Pensions are tax-efficient, so will my annuity income be tax-free?

No. The income from your pension annuity will be taxed as earned income under the PAYE scheme. Tax is deducted by the annuity provider before you receive your income. There is no liability to pay national insurance.

On retirement, it’s important to send in your original P45 to the insurance company. If not, your provider will set up the annuity on a temporary tax code until they receive the correct tax code from HM Revenue & Customs.

Can an annuity be altered at a later date?

Once you have bought a conventional or enhanced annuity you can’t change it in any way.
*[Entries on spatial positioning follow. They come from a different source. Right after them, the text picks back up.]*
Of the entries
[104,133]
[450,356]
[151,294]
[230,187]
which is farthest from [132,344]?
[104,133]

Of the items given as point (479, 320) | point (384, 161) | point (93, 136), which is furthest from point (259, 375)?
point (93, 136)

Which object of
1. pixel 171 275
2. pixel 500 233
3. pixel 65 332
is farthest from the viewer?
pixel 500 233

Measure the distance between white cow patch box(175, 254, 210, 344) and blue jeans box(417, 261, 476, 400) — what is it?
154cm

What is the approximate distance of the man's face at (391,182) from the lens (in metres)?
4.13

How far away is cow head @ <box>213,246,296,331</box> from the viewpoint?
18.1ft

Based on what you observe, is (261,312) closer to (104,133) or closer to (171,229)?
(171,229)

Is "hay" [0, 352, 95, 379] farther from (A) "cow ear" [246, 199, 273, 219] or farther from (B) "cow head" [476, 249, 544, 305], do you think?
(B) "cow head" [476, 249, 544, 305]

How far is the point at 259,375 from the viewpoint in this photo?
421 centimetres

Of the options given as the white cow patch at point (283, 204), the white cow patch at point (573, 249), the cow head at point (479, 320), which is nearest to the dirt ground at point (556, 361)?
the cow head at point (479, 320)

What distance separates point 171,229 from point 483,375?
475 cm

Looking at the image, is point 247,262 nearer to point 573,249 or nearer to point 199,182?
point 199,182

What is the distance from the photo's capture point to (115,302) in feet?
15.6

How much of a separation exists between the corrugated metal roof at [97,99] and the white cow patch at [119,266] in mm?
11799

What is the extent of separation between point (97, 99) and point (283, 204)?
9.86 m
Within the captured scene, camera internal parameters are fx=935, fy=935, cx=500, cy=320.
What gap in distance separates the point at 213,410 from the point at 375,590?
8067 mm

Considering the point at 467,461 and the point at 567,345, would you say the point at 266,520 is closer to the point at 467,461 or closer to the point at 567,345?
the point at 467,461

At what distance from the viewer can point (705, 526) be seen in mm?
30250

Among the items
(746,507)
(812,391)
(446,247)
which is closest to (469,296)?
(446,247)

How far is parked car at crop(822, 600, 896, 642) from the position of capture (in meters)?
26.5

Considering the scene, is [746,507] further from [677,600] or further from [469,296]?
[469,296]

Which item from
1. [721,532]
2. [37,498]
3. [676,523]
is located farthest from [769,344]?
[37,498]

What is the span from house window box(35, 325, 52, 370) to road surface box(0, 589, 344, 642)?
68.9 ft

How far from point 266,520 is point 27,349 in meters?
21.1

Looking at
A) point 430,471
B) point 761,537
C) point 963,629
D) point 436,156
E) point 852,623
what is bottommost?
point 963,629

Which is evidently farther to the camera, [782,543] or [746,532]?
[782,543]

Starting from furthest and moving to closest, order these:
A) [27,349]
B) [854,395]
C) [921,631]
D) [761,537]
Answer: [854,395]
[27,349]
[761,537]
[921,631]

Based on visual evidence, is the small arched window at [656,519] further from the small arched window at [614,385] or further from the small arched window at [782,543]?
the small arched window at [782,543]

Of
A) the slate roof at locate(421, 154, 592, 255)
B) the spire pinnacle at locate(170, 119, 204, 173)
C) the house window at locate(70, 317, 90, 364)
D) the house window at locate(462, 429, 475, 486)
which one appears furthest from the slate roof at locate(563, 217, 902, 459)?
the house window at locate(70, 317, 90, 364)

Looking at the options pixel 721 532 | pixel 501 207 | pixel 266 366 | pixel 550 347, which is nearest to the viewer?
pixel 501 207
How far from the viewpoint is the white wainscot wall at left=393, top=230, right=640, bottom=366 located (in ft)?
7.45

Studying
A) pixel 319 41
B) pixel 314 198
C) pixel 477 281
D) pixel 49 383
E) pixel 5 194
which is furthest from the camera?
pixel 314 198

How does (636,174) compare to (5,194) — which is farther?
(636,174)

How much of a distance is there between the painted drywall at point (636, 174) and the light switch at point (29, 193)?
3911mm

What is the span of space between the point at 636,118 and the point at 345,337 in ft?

If you buy a fixed term annuity, you can change your benefits at the end of the plan term by reinvesting in another pension product. It is therefore important to consider your options carefully before buying an annuity.

It is estimated that more than 150,000 people each year fail to benefit from the most competitive annuity rates and this can mean missing out on potentially thousands of pounds in lost income. Exercising your right to use the Open Market Option means you don't have to accept what your pension provider offers.
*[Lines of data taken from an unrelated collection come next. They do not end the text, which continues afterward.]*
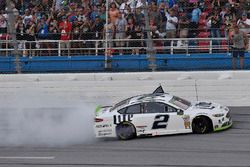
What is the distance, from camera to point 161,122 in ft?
41.0

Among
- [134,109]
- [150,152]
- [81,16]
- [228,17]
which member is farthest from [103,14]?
[150,152]

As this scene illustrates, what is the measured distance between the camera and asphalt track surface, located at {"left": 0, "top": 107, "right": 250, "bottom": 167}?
A: 33.5 ft

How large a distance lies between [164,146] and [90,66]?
16.9 ft

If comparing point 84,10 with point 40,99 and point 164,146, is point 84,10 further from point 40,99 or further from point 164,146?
point 164,146

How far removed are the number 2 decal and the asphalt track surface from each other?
0.25m

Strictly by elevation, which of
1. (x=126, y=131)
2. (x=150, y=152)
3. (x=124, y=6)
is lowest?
(x=150, y=152)

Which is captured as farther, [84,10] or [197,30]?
[84,10]

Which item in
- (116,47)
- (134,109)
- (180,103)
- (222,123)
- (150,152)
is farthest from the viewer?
(116,47)

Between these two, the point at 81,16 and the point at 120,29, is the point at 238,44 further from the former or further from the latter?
the point at 81,16

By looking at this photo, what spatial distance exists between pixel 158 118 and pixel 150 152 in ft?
5.39

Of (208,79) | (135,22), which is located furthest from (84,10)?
(208,79)

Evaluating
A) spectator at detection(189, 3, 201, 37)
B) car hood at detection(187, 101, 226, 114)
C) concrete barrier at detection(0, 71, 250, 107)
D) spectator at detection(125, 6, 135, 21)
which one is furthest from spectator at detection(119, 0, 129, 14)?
car hood at detection(187, 101, 226, 114)

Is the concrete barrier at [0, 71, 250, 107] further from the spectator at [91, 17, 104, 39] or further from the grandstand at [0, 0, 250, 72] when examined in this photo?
the spectator at [91, 17, 104, 39]

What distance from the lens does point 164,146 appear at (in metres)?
11.5
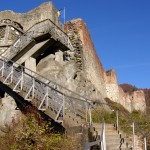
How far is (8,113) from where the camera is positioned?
15.5 meters

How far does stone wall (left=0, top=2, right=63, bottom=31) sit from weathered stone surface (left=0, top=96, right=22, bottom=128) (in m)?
10.8

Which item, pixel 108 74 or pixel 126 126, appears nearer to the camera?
pixel 126 126

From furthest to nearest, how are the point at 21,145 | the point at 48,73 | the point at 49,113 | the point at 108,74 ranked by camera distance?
1. the point at 108,74
2. the point at 48,73
3. the point at 49,113
4. the point at 21,145

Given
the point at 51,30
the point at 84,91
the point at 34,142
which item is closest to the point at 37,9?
the point at 51,30

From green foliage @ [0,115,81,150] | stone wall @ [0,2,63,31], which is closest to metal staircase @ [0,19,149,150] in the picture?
green foliage @ [0,115,81,150]

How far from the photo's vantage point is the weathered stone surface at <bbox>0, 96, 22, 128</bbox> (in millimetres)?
15067

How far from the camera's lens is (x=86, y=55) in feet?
89.2

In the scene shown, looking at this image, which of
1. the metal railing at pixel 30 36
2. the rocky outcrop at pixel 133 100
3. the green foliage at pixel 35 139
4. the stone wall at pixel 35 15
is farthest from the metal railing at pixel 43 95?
the rocky outcrop at pixel 133 100

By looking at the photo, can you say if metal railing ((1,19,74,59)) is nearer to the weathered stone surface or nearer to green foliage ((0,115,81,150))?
the weathered stone surface

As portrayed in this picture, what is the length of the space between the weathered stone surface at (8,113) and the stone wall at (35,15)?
10.8 m

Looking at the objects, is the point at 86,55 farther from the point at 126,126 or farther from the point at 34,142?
the point at 34,142

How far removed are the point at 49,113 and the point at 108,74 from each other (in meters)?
23.2

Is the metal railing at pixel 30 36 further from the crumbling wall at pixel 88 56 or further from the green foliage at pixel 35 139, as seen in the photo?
the green foliage at pixel 35 139

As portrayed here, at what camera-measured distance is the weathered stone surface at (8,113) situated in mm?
15067
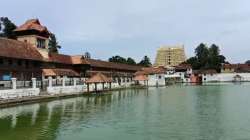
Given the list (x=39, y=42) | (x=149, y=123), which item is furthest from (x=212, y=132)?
(x=39, y=42)

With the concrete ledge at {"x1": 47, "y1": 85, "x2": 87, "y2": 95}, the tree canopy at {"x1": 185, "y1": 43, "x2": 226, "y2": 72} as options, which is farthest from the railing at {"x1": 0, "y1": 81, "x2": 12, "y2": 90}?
the tree canopy at {"x1": 185, "y1": 43, "x2": 226, "y2": 72}

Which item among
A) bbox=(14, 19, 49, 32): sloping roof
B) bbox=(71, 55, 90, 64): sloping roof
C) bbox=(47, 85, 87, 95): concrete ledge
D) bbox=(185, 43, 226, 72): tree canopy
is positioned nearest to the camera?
bbox=(47, 85, 87, 95): concrete ledge

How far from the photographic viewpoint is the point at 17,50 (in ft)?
141

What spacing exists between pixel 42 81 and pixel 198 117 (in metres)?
22.5

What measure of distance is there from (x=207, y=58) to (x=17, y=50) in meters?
96.1

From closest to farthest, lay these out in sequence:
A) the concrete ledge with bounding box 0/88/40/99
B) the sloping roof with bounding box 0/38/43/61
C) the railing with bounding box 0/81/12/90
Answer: the concrete ledge with bounding box 0/88/40/99, the railing with bounding box 0/81/12/90, the sloping roof with bounding box 0/38/43/61

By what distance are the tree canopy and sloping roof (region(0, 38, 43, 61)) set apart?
3583 inches

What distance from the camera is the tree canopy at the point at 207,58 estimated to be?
13088cm

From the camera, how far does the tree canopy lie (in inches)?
5153

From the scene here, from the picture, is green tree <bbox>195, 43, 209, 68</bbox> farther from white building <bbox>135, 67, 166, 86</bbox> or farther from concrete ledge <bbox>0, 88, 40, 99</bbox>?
concrete ledge <bbox>0, 88, 40, 99</bbox>

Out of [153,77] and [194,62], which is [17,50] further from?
[194,62]

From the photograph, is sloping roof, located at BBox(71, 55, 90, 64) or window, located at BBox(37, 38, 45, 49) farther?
sloping roof, located at BBox(71, 55, 90, 64)

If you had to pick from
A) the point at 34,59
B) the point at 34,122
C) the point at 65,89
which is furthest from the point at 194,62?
the point at 34,122

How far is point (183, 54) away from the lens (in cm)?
18312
What happens if I have more than one pension plan?

 If you have more than one pension fund you can treat them independently for the provision of your retirement income. For example, you could take benefits from one pension whilst leaving another invested. However, it pays to check whether better annuity rates are available for bigger funds. If so, it may be in your best interests to combine your pensions.

Can I get a better annuity rate if I'm a smoker?

 If you smoke cigarettes, cigars or tobacco regularly, you need to disclose this when requesting a quotation as this may qualify you for an enhanced annuity. Because your life expectancy may be reduced when compared to the average, some specialist providers may offer more income than is available from a standard annuity.

What is an enhanced annuity?

This is a type of conventional annuity that pays an increased level of income if your health or lifestyle reduces your life expectancy – for example if you are overweight, smoke or have suffered from an illness that affects your life expectancy. Annuity providers can effectively pay you more each year as they expect you to receive the income for fewer years than a healthy individual. It may also be called impaired or impaired life annuity.